A CLIA laboratory desired to relocate their laboratory testing facility to a new larger facility. The laboratory requested assistance from Performance validation in the qualification of the facility and requalification of the moved laboratory and production equipment.
Performance Validation was engaged by the client and developed the validation plans, which addresses the qualification methodology of equipment within the four areas of : facility and utilities, production, clinical and research. The qualification plans addressed the division of responsibilities of development and execution between Performance Validation and client staff. Performance Validation responsibilities included the following activities:
- User Requirement, Installation Qualification, Operational Qualification, Summary development and qualification execution for the facility and utility systems including potable water, HVAC, electrical and backup generator equipment.

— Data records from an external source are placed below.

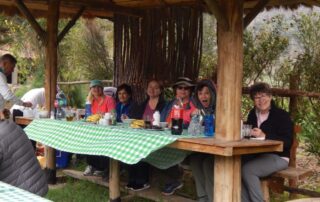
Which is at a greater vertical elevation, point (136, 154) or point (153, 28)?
point (153, 28)

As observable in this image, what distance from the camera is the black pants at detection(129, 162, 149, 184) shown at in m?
5.37

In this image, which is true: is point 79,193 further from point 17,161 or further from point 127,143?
point 17,161

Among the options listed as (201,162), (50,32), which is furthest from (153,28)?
(201,162)

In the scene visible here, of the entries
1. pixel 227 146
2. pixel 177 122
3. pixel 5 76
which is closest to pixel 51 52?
pixel 5 76

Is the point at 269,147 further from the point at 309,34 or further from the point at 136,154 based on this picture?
the point at 309,34

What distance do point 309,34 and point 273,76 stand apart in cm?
88

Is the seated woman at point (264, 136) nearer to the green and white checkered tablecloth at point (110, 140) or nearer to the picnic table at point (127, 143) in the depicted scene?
the picnic table at point (127, 143)

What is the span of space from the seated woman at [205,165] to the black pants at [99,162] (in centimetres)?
160

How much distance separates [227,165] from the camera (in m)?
3.83

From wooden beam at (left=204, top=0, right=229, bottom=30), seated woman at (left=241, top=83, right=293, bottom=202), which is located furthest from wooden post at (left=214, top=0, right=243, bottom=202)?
seated woman at (left=241, top=83, right=293, bottom=202)

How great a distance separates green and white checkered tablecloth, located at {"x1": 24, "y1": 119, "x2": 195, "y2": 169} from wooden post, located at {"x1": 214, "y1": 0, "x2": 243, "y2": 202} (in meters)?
0.44

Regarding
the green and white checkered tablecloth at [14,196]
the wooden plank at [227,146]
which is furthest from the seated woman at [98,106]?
the green and white checkered tablecloth at [14,196]

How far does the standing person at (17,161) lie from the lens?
9.38 feet

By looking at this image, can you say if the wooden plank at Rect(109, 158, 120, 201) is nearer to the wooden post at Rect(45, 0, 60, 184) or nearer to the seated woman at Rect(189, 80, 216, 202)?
the seated woman at Rect(189, 80, 216, 202)
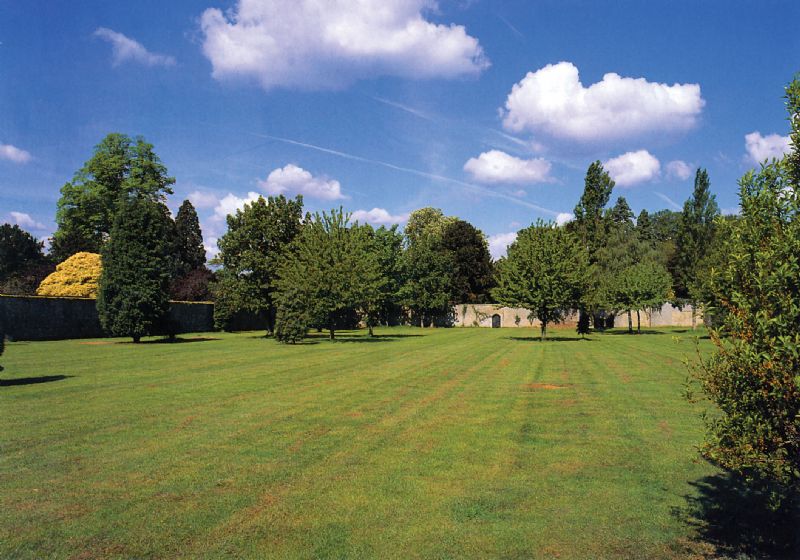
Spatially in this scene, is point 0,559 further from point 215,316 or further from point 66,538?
point 215,316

- User Requirement, Installation Qualification, Operational Qualification, Summary development and qualification execution for the walk-in controlled temperature units.
- Development of User Requirements, Infrastructure Qualification documents, and Network Qualification documents for the facility IT network.
- Development of URS and Verification or Installation/Operation Qualification of selected production equipment (execution by client).
- User Requirement, Qualification, summary development and qualification execution for the facilities Controlled Temperature Equipment including Freezers, Refrigerators, Chromatography Refrigerators, and Ultra Low Freezers.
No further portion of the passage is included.